These faces at Barcelona’s Gothic Quarter evidence one of the most controversial issues of the city: its historical link with prostitution.

There are topics that are dodged because of shame, bad image or an obsession to be politically correct. One of them is the historical link between Barcelona and the oldest profession in the world. Even when Barcelona was Barcino during the Roman Empire it was a whole business based on sex. At that time, the services of prostitutes such as Felatrix (expert in fellations) or Bustruariae (who had sex in cemeteries) were highly demanded.

Of course, there were also brothels. Throughout history they’ve been marked in multiple ways: hanging flowers at the entrance, painting the lower part of the door with red lust and stone faces in the walls. These would not arrive to Barcelona until the seventeenth century. Today, they continue observing sinners walking through the Gothic Quarter of Barcelona.

Barcelona’s Gothic Quarter: a must visit spot.


These faces, known as carassas in Catalan, are stone figures representing the head of a demon or satyr, females, jellyfish or sinful faces. Wherever they looked, there was a brothel. They were installed in 1640, after The Reapers’ War. In fact, they served to indicate the Castilian troops where they could let some steam off. Their presence also coincides with a time of intense port activity and you now sailor’s fame. They used to promise the Virgin that if she saved them from the rough sea, they’d make a woman happy.

Faces with names

Some of these carassas even have a name. In the corner between the carrer de les Mosques and Flassaders is the Papamosques (meaning, The Fly Eater), that seems to be eating flies. It is similar to the one that tells the time at Burgos Cathedral but it has nothing to do with. It is said that there was a brothel frequented by sailors, who would free women of their misery (and fulfill the promise to the Virgin). Another example is the figure of La Caterina at the end of carrer Mestres Casals i Martorell. Its association with prostitutes has not been confirmed but everything indicates that there is.

Papamosques stone face.


Between carrer dels Mirallers and Vigatants there is the best preserved face (and the most popular one). In August 1983 the City Council demolished the building in which it was placed as part of a rehabilitation plan for Ciutat Vella. Thanks to the neighborhood action, the carassa returned.

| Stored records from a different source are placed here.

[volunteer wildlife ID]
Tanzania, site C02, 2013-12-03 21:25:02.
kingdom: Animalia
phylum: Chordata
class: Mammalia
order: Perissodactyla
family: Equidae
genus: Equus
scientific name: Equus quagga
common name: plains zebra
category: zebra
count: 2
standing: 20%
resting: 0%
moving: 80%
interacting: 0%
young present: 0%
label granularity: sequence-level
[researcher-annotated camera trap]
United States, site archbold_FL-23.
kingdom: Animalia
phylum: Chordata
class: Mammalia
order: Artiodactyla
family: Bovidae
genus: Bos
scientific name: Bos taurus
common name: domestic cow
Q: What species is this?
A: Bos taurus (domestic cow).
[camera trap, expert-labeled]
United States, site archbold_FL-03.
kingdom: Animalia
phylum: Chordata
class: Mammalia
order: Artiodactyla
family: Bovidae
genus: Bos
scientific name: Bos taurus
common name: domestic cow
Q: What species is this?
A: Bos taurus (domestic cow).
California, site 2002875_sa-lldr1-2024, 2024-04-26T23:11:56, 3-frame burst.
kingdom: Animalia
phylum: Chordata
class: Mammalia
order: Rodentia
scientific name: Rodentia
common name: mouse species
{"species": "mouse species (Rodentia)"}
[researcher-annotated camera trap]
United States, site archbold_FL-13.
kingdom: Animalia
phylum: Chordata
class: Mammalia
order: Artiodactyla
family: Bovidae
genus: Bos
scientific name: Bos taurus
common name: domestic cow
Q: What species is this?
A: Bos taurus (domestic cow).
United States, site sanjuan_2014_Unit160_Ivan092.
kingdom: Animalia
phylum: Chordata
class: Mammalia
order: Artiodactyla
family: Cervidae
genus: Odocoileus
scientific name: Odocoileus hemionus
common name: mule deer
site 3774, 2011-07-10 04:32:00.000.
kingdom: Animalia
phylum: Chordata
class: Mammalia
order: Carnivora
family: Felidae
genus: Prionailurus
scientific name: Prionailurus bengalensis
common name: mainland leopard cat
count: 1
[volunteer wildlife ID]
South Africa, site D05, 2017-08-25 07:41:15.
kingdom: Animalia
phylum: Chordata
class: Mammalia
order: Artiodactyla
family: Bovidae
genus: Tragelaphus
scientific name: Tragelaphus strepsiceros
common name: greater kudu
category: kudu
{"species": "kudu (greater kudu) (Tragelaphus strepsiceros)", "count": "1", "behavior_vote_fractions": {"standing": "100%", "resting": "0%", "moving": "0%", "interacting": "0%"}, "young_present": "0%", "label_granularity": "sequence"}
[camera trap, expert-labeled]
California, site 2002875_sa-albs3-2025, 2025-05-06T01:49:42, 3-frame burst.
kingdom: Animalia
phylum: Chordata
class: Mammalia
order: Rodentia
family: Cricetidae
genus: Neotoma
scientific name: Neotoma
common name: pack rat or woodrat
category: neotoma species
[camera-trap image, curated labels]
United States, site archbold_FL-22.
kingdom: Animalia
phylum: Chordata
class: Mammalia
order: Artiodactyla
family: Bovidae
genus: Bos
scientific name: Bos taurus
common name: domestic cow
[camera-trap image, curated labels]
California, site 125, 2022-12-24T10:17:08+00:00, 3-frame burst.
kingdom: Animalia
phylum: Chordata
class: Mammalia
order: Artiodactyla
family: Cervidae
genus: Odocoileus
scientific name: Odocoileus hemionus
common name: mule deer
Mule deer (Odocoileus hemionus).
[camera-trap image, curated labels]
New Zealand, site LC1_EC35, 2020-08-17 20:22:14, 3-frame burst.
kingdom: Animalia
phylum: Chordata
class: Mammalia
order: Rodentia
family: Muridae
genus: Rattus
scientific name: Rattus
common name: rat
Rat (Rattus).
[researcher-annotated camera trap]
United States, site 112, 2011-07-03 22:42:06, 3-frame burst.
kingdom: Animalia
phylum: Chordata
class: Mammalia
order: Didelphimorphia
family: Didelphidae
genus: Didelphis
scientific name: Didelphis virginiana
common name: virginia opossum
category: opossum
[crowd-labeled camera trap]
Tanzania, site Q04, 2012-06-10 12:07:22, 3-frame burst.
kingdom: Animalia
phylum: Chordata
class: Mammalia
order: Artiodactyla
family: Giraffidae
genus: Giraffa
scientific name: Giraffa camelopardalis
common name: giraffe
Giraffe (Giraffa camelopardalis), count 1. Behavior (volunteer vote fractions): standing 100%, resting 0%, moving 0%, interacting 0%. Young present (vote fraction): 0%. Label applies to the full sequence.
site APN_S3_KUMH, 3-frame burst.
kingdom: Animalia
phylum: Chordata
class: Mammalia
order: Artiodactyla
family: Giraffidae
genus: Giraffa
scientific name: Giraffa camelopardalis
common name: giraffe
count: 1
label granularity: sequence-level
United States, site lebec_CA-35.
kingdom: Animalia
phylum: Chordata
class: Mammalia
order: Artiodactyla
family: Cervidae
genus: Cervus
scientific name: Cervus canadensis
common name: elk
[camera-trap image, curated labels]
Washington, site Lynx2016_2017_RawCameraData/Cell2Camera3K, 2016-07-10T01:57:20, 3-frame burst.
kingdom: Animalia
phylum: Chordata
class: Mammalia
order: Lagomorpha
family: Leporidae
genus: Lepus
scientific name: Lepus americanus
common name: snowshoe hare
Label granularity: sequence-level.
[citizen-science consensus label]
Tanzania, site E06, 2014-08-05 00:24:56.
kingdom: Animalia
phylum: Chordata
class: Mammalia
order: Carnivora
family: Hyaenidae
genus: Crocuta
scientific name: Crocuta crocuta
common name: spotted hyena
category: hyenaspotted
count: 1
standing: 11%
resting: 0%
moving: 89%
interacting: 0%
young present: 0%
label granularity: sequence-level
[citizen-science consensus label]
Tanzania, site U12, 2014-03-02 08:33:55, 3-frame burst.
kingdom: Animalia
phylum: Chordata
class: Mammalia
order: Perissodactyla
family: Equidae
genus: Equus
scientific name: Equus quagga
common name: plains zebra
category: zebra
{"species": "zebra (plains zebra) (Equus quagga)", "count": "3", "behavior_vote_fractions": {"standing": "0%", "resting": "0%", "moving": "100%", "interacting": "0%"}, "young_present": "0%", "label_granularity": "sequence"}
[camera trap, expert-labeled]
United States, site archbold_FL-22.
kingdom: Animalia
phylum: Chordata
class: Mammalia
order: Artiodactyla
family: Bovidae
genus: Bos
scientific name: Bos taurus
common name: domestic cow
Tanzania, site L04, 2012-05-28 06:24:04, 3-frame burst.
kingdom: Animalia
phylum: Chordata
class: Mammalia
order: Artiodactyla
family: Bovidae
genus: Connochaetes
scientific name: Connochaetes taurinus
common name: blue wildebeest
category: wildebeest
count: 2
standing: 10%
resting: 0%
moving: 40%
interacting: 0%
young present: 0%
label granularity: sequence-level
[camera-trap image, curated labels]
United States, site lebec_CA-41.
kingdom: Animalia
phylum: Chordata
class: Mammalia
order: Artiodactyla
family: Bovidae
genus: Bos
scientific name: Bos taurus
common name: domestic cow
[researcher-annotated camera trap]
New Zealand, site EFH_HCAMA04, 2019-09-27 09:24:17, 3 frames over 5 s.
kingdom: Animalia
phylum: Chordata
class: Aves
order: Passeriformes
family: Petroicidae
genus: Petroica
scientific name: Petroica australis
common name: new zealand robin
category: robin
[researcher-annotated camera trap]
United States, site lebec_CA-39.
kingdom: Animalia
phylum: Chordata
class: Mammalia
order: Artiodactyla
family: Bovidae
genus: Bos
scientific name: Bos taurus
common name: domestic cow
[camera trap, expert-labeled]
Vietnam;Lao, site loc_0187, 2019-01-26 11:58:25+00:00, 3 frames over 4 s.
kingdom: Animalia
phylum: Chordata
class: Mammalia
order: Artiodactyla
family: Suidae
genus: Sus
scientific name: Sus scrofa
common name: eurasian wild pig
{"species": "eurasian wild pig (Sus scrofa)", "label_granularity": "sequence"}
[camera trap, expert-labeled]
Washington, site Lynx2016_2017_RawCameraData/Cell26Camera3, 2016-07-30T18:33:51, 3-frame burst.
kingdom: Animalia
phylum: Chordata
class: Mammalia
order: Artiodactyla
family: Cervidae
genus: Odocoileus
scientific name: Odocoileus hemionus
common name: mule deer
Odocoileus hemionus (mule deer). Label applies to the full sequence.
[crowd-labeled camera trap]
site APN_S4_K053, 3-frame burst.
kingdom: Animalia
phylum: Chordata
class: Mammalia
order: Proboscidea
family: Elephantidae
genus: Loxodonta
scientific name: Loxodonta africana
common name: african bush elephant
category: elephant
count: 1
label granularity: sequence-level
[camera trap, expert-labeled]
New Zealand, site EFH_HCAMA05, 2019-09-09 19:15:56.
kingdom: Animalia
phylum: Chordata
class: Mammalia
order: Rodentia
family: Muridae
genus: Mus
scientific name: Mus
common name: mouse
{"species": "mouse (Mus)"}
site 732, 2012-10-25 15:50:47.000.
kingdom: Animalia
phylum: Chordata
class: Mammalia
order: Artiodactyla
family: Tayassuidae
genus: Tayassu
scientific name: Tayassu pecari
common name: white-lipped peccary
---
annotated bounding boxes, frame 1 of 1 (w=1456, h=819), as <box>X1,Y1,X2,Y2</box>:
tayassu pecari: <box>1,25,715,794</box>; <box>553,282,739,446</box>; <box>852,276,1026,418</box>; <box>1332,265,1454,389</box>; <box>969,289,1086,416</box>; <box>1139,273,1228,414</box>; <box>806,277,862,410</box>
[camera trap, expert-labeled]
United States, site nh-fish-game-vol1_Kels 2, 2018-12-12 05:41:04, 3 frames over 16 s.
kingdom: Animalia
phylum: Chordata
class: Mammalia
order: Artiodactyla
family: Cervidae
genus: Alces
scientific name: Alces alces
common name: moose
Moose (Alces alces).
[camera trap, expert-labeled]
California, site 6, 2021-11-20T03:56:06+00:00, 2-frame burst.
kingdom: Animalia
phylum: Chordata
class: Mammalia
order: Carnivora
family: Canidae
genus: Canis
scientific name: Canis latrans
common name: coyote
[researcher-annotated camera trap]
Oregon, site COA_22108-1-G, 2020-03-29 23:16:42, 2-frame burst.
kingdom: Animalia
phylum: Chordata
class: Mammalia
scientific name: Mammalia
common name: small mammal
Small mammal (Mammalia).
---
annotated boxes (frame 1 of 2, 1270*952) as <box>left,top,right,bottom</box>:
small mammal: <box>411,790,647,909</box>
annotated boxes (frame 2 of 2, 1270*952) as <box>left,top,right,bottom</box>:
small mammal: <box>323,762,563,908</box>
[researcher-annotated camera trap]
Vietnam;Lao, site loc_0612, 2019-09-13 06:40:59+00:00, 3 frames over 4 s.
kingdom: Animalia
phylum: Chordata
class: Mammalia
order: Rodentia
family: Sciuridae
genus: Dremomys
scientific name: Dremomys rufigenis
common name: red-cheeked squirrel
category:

Another curious face is the one in carrer de les Panses, a hidden street near Santa María del Mar. On the balcony of the third floor of a building facing the carrer de les trompetes there is a half bearded face. This mark indicates that there were only company ladies in that flat.

Hidden stone face at Barcelona’s Gothic Quarter.
Prostitution and Church

The Church also contributed to the prostitution business, at least during the seventeenth century. During religious celebrations prostitutes were confined at the Egipcíaques convent, today the headquarters of the CESIC delegation in Catalonia. The nuns tried to convince them to leave this bad life and join their community. To compensate the lack of income, they earned a salary by renting public mills.

There was a time when the Church realized they couldn’t stop the lust business. You know, if you can’t beat them, join them. That’s why they took control of brothels to redirect revenues to charitable causes. Of course, not everyone know this paradoxical relationship.